- Challenges
1) Set down the passage of the duplicate-line removal thread between "function deleteDuplicateLines theList --this" and "of the container.", inclusive, with no changes.
2) Carry the forum thread on removing duplicate lines forward from its final sentence.

Faster way to remove duplicate lines?

edgore · Post by **edgore** » Mon Jul 29, 2013 4:23 pm

I have some very long (25K lines) lists that I would like to filter for duplicates, and I am wondering if there is a faster way to do this than what I am currently doing.

Right now I have tried

Code: Select all

on mouseUp
   put field 1 into Temp --field 1 contains about 25K lines
   put empty into noDupes
   put the milliseconds into timer
   repeat for each line theLine in Temp
      if noDupes contains theLine is false then
         put theLine & return after noDupes
      end if
   end repeat
   delete the last char of noDupes
   put (the milliseconds - timer) & return & noDupes
end mouseUp

which takes about 108399 milliseconds, and I tried

Code: Select all

on mouseUp
   put field 1 into Temp --field 1 contains about 25K lines
   put empty into noDupes
   put the milliseconds into timer
   repeat for each line theLine in Temp
      if theLine is not among the lines of noDupes then
         put theLine & return after noDupes
      end if
   end repeat
   delete the last char of noDupes
   put (the milliseconds - timer) & return & noDupes
end mouseUp

which takes about 107540 milliseconds, a difference that could come down to my having switched over to email while it was running.

Is there any sneaky way to accomplish this faster? I know that it's grinding because each run through the loop has to compare against an ever increasing list of unique lines, but I can't think of away to avoid that.

edgore · Post by **edgore** » Mon Jul 29, 2013 4:53 pm

Oh, and I also tried this:

Code: Select all

on mouseUp
   put deleteDuplicateLines(field 1) into noDupes
   put the number of lines in field 1 &&  the number of lines in noDupes
end mouseUp

function deleteDuplicateLines theList 
   split theList by return
   combine theList by return
   return theList 
end deleteDuplicateLines

which is almost instantaneous, but doesn't seem to actually remove any lines (the line count *should* drop from 25778 to 23440 in my stack), instead this script reports back 25778 before and after

edgore · Post by **edgore** » Mon Jul 29, 2013 4:58 pm

Aha! I figured it out!

the script below results in ridiculously fast duplicate removal:

Code: Select all

on mouseUp
   put deleteDuplicateLines(field 1) into noDupes
   put the number of lines in field 1 &&  the number of lines in noDupes
end mouseUp

function deleteDuplicateLines theList --this function removes duplicate lines from a list
   split theList by return and space
   combine theList by return and space
   replace space & return with return in theList
   delete the last char of theList
   return theList
end deleteDuplicateLines

As a side effect, it also sorts the lines of the container.

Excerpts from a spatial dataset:
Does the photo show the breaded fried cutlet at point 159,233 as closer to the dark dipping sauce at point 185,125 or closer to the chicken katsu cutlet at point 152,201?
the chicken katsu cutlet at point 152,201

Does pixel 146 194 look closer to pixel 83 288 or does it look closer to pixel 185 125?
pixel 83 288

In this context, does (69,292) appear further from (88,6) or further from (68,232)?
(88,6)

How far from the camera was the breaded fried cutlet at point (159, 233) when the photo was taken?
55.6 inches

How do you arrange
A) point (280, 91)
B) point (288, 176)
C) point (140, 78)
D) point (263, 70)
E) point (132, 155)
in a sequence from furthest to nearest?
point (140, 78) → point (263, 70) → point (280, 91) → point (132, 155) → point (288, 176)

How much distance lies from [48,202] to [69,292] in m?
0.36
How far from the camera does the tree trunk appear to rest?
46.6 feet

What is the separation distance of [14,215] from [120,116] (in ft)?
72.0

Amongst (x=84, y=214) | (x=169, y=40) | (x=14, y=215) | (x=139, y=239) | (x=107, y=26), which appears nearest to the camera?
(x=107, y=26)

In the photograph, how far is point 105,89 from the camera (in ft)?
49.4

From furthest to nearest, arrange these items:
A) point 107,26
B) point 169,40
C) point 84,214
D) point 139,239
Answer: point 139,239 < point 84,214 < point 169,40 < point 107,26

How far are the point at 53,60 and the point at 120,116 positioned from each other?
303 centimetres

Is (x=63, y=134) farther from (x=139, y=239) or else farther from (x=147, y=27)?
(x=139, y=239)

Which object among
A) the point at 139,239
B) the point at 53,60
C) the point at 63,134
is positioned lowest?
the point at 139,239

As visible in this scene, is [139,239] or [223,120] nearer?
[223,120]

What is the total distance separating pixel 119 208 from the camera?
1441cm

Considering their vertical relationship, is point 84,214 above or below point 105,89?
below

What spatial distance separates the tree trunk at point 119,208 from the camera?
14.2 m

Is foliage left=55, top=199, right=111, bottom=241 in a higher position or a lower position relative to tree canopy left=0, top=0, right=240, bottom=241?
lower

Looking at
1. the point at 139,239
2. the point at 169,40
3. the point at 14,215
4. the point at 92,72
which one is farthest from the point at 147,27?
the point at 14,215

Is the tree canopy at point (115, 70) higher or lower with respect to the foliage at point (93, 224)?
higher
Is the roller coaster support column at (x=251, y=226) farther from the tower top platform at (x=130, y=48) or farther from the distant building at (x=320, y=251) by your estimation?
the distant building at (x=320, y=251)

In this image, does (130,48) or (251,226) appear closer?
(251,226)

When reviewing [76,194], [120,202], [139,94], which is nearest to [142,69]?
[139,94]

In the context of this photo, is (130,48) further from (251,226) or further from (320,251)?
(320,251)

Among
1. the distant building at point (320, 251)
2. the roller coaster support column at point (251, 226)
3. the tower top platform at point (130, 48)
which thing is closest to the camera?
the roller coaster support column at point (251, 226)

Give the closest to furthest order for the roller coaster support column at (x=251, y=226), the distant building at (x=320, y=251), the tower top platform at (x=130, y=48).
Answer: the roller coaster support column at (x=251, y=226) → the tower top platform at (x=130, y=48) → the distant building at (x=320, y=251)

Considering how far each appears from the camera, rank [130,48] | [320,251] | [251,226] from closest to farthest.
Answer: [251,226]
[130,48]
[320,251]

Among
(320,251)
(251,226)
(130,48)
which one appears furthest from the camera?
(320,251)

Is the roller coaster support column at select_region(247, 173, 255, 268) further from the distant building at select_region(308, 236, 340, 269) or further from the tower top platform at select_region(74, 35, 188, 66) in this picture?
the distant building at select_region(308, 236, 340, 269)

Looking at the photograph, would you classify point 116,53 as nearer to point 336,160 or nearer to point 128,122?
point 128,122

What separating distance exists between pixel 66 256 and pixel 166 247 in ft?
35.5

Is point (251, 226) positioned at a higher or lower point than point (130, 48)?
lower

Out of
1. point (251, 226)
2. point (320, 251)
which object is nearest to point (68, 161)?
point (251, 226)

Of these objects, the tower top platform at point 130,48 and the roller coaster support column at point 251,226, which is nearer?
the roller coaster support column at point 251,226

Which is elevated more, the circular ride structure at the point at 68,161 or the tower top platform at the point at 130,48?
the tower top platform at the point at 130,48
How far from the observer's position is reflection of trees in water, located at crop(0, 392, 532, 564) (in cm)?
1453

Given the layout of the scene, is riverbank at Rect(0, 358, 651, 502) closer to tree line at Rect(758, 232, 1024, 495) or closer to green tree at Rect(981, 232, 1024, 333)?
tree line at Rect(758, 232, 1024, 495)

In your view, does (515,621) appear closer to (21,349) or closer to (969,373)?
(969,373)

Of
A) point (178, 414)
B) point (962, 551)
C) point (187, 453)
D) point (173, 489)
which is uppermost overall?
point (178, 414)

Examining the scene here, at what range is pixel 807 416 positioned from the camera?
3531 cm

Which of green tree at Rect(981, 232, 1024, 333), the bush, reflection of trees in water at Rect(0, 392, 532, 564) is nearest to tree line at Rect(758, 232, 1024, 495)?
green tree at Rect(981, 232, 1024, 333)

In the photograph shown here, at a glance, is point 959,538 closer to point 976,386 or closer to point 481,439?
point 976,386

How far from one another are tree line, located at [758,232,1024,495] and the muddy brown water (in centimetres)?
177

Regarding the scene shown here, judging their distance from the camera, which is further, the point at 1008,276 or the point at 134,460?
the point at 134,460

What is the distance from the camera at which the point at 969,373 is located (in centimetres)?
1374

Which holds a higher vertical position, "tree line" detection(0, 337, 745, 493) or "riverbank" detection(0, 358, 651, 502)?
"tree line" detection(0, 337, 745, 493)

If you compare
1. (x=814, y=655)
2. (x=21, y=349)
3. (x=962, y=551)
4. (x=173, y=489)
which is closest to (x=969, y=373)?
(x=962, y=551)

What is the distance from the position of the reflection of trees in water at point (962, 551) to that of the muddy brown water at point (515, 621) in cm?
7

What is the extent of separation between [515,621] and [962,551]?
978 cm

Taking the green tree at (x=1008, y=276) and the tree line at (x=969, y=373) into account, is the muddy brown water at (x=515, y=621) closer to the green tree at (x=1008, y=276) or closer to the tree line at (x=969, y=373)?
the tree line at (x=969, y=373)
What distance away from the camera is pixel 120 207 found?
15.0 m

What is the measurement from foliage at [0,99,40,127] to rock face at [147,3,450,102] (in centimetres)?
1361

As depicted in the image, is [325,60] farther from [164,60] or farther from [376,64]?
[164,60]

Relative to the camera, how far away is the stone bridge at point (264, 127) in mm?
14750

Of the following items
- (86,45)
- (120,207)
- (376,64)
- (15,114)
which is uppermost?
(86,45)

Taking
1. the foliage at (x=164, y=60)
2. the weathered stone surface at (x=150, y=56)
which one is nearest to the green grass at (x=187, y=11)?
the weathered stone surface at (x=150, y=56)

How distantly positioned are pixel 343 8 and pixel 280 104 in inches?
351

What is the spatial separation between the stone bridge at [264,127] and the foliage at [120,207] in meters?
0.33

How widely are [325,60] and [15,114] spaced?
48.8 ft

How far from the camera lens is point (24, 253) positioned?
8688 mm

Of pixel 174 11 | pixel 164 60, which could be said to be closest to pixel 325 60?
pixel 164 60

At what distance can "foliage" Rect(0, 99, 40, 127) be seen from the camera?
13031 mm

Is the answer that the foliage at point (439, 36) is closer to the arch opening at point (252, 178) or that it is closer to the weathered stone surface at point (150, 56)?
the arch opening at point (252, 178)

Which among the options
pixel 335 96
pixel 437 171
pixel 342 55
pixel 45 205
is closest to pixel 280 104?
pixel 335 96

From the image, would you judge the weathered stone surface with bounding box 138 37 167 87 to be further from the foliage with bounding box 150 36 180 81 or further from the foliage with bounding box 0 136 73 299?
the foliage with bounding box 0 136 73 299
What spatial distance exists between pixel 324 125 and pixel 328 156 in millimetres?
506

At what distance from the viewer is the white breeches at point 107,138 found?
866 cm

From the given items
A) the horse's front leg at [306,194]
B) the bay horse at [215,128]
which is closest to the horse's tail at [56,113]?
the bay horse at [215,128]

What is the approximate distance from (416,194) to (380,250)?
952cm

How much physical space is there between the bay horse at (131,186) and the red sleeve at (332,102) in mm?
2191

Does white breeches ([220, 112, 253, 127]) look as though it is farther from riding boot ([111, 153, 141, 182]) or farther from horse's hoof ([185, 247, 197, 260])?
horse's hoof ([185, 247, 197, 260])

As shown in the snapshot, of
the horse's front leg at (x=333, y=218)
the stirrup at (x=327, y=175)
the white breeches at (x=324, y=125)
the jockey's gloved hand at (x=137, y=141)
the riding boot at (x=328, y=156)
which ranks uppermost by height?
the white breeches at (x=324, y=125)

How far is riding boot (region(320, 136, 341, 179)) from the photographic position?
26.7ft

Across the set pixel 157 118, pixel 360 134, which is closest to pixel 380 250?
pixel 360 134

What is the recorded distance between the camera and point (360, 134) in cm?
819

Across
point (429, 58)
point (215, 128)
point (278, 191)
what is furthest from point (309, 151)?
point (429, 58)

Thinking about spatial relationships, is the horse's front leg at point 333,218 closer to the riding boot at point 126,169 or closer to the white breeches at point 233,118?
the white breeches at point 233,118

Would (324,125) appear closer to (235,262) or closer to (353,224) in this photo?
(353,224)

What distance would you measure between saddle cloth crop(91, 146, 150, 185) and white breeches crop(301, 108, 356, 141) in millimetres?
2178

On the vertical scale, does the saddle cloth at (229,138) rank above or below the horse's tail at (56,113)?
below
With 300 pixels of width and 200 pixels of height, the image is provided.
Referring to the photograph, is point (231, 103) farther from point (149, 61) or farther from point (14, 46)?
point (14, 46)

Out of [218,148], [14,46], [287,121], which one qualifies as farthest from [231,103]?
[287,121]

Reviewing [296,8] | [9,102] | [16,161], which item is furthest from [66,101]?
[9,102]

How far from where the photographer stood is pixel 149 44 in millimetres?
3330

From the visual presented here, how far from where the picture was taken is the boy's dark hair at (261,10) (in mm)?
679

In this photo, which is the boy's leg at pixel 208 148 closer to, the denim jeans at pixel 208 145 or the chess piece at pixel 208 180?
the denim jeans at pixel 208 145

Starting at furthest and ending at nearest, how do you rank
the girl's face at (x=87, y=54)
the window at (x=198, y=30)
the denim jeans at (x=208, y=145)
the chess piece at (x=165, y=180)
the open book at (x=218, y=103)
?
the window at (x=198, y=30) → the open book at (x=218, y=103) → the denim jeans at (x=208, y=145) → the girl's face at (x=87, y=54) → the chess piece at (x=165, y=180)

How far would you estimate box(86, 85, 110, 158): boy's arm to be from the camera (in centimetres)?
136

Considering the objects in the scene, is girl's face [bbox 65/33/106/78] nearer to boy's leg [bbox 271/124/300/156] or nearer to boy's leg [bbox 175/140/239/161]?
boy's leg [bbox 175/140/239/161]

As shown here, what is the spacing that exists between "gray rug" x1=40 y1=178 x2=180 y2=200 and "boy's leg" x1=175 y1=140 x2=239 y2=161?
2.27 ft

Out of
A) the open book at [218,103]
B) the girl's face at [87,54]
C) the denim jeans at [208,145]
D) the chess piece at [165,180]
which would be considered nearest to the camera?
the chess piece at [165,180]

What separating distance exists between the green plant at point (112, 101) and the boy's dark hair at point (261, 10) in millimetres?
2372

- Results for the exercise
1)
function deleteDuplicateLines theList --this function removes duplicate lines from a list
   split theList by return and space
   combine theList by return and space
   replace space & return with return in theList
   delete the last char of theList
   return theList
end deleteDuplicateLines

As a side effect, it also sorts the lines of the container.

2)
It also shows I need to spend more time learning how split and combine work.

Simon · Post by **Simon** » Mon Jul 29, 2013 7:46 pm

Wow,
Interesting use of split/combine

Simon

dunbarx · Post by **dunbarx** » Mon Jul 29, 2013 9:33 pm

Edgore.

I am with Simon. Simple when you see it. Devilishly clever of you.

Craig

edgore · Post by **edgore** » Mon Jul 29, 2013 10:04 pm

I figured there *had* to be some way of leveraging unique keys in arrays to do this, just took a while to work it out. Hopefully there is not a downside that I am not thinking about. My initial need, and all of my testing were for a single word on the line, but I just tested it with longer lines and spaces in the line and it seems to still work just fine.

Edit - don't trust the sort though - it's strange with alpha characters. Do your own sort if you need that.

edgore · Post by **edgore** » Mon Jul 29, 2013 11:53 pm

Found a bug - it adds a space on to the end of each line. I have updated the routine above to correct this

MaxV · Post by **MaxV** » Wed Jul 31, 2013 1:09 pm

Livecode embed SQLITE, so you can use it this way:

Code: Select all

put the text of field 1 into Temp
put "./temp.sqlite" into tDatabasePath
put revOpenDatabase("sqlite", tDatabasePath, , , , ) into connID
put "CREATE TABLE temp (list TEXT) ; " into tSQL  #there are a lot of temp variables here... ;-)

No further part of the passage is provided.